Jackie Reses still gets calls from executive search firms who express their surprise at the direction her career has taken. Reses is the head of Square Capital, which offers small-business loans to companies who use mobile-payments company Square for sales transactions—but she worked on Wall Street for two decades before side-stepping into the tech world.

In 2011, Reses left her job as a partner at an international private equity firm to move her family to the West Coast—she is a mother of three—and take up the role of chief development officer at Yahoo. Three years later, she left for the job at Square, at first doing double duty as the company’s chief people officer.

Reses says her transition to technology from private equity was “a tough cultural transition.”

“It wasn’t always sunshine and roses,” she says. “But I wanted to run into a fire. I thought that would be intensely intellectually challenging, and that’s what I like.” Since her move into tech, she hasn’t looked back.

There’s no point in trying to make change more comfortable or less fearsome, Reses told an attentive room at WeWork’s global HQ in Manhattan last week. “Change should feel really good, and really scary,” she says.

“You have to choose how to live your own life and career,” says Square Capital’s Jackie Reses.

Reses, a frank and spirited speaker who sits on the boards of NPR and the Federal Reserve Bank of San Francisco, admits to having fallen into the finance industry by default. “I went to undergrad at Wharton, which is like the training ground for Wall Street,” she explains. “But a Wall Street career was a career I never wanted.”

She says there comes a point when you need to ask yourself if you’re living the life you wanted. “You have to choose how to live your own life and career,” she says. “You only have one set of 20s, one set of 30s, and one set of 40s, as I’m living out right now.”

After two decades working on investment deals and leveraged buyouts, Reses realized one of the things she loved most about her role was working personally with CEOs to help them build their businesses. It was a light-bulb moment. “That’s HR,” she says.

“Transition isn’t easy,” she acknowledges. “Usually people say: ‘Oh, you did this? Well, you should do more of that, at a more senior level.’ But I was able to reframe my prior experience,” she explains, shifting from looking at the work she had executed to getting “a deeper understanding of what strengths I had in executing that work.
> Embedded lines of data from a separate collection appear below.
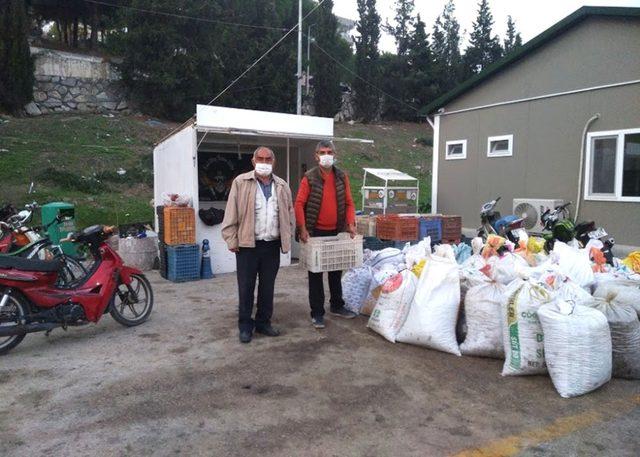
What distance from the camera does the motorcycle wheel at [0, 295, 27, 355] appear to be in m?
4.02

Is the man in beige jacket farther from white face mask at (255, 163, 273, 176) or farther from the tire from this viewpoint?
the tire

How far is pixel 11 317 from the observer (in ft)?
13.3

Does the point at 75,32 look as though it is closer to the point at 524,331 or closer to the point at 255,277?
the point at 255,277

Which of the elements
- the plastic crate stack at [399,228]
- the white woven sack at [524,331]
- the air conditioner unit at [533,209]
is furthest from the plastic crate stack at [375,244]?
the white woven sack at [524,331]

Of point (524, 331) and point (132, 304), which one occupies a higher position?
point (524, 331)

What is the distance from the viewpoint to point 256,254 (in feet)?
14.5

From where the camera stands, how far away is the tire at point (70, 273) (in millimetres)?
4588

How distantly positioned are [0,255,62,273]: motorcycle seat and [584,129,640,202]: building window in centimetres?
790

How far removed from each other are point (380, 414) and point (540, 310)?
1.35 meters

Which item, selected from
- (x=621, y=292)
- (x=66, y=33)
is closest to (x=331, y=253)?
(x=621, y=292)

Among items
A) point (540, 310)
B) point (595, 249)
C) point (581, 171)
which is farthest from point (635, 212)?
point (540, 310)

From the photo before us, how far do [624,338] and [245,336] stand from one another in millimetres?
2972

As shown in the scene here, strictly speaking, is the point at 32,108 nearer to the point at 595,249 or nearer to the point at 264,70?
the point at 264,70

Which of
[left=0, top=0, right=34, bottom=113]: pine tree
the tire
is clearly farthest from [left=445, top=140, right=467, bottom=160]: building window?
[left=0, top=0, right=34, bottom=113]: pine tree
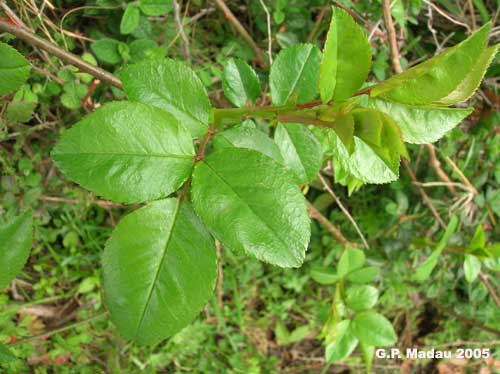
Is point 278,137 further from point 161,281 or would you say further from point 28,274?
point 28,274

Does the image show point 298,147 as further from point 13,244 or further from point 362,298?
point 362,298

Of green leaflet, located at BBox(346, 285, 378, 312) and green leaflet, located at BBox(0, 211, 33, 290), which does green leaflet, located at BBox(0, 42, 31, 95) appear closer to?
green leaflet, located at BBox(0, 211, 33, 290)

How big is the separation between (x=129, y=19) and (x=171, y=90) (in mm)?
627

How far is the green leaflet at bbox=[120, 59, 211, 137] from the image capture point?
839 mm

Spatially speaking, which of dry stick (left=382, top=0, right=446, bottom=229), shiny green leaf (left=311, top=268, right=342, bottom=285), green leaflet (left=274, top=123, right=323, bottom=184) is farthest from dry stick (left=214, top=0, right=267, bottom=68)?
shiny green leaf (left=311, top=268, right=342, bottom=285)

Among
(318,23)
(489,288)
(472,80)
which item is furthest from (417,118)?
(489,288)

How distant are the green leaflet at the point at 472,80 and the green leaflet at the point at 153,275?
43 centimetres

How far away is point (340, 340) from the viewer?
5.44ft

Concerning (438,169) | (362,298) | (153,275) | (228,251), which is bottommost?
(228,251)

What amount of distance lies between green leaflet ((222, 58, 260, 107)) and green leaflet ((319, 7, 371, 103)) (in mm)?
332

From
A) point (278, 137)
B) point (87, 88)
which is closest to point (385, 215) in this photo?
point (278, 137)

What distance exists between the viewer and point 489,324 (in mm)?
2229

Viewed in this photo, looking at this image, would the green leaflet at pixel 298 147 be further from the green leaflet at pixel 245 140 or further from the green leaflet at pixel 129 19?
the green leaflet at pixel 129 19

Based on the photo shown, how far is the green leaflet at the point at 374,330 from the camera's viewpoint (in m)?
1.60
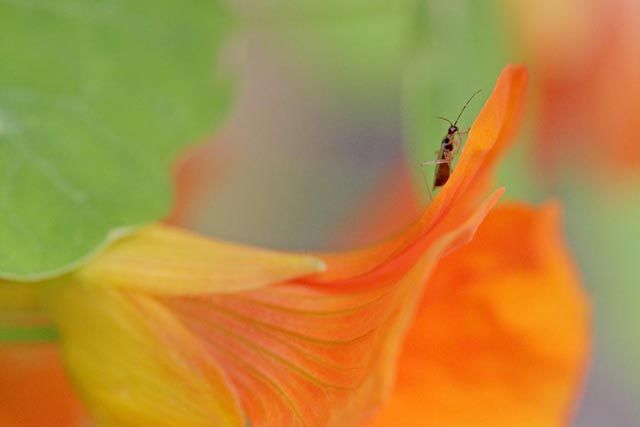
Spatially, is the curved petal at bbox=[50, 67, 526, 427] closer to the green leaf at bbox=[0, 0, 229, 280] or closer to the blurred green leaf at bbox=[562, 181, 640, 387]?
the green leaf at bbox=[0, 0, 229, 280]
That enabled me to think more broadly about what I might pursue beyond private equity.

Reses likens her own shift to a sideways move she assisted with at Square—its head of recruiting used to run sales at the company. “I help people think about their strengths and how those strengths might apply to other careers,” she says.

The two roles—head of sales and head of recruiting—have core skills in common, she explains. If you understand how to sell the company, there’s little difference between selling products and bringing in people. “It’s expressing the same purpose and stories.”

Reses’s wholesale embrace of change extends beyond career development. She arrived at Square right before its IPO, when, she recalls, everyone was lamenting the company’s explosive, “frenetic” growth—growth that has resulted in constant flux as the company continues to expand its business lines. She told the audience of WeWork employees that the rapid growth of their own company and related change should be viewed optimistically.

“Consider it a gift to have that kind of growth,” Reses says. “And every time you feel the chaos, think about the alternative. You could be cutting costs, worrying about downsizing. I mean, grim reaper everywhere. Instead, like at Square, you have the inverse at We! That’s fantastic.”

Reses also gets excited by innovation, and the change inherent in it. “Square has driven its growth organically, creating new multibillion-dollar products. Which is kind of cool,” she says. “It tells you that the DNA of the company is oriented around innovation, and I think that’s crazy fun.”